(Items listed in a dataset)
- - - - -

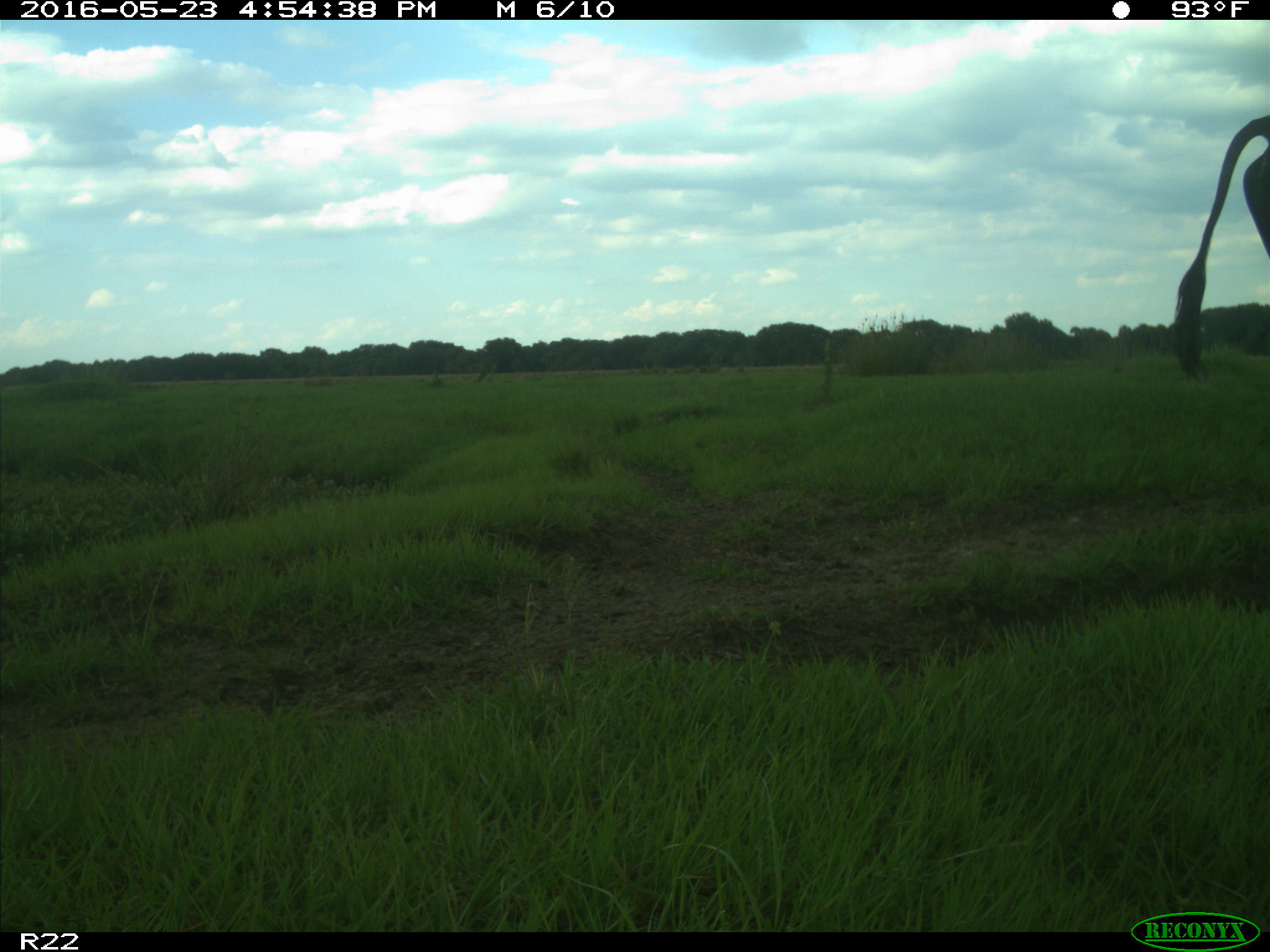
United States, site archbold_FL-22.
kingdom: Animalia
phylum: Chordata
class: Mammalia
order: Artiodactyla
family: Bovidae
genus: Bos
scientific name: Bos taurus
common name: domestic cow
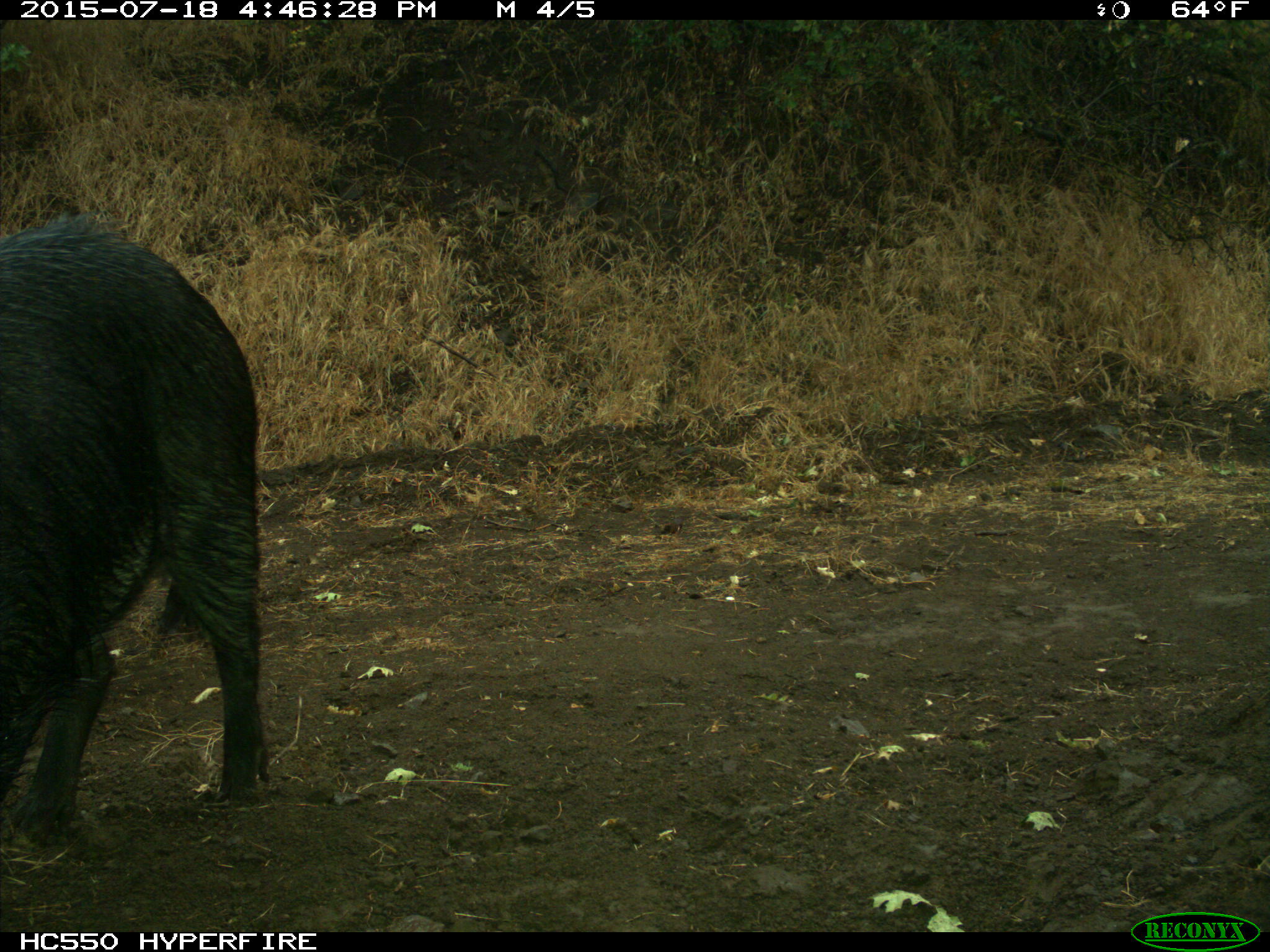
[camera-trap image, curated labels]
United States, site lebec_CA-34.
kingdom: Animalia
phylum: Chordata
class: Mammalia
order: Artiodactyla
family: Suidae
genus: Sus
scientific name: Sus scrofa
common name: wild boar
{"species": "Sus scrofa (wild boar)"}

- - - - -

Exercise description ▸
Set down every record exactly as written, but drop the pictures.

Response for this exercise ▸
United States, site archbold_FL-22.
kingdom: Animalia
phylum: Chordata
class: Mammalia
order: Artiodactyla
family: Bovidae
genus: Bos
scientific name: Bos taurus
common name: domestic cow
[camera-trap image, curated labels]
United States, site lebec_CA-34.
kingdom: Animalia
phylum: Chordata
class: Mammalia
order: Artiodactyla
family: Suidae
genus: Sus
scientific name: Sus scrofa
common name: wild boar
{"species": "Sus scrofa (wild boar)"}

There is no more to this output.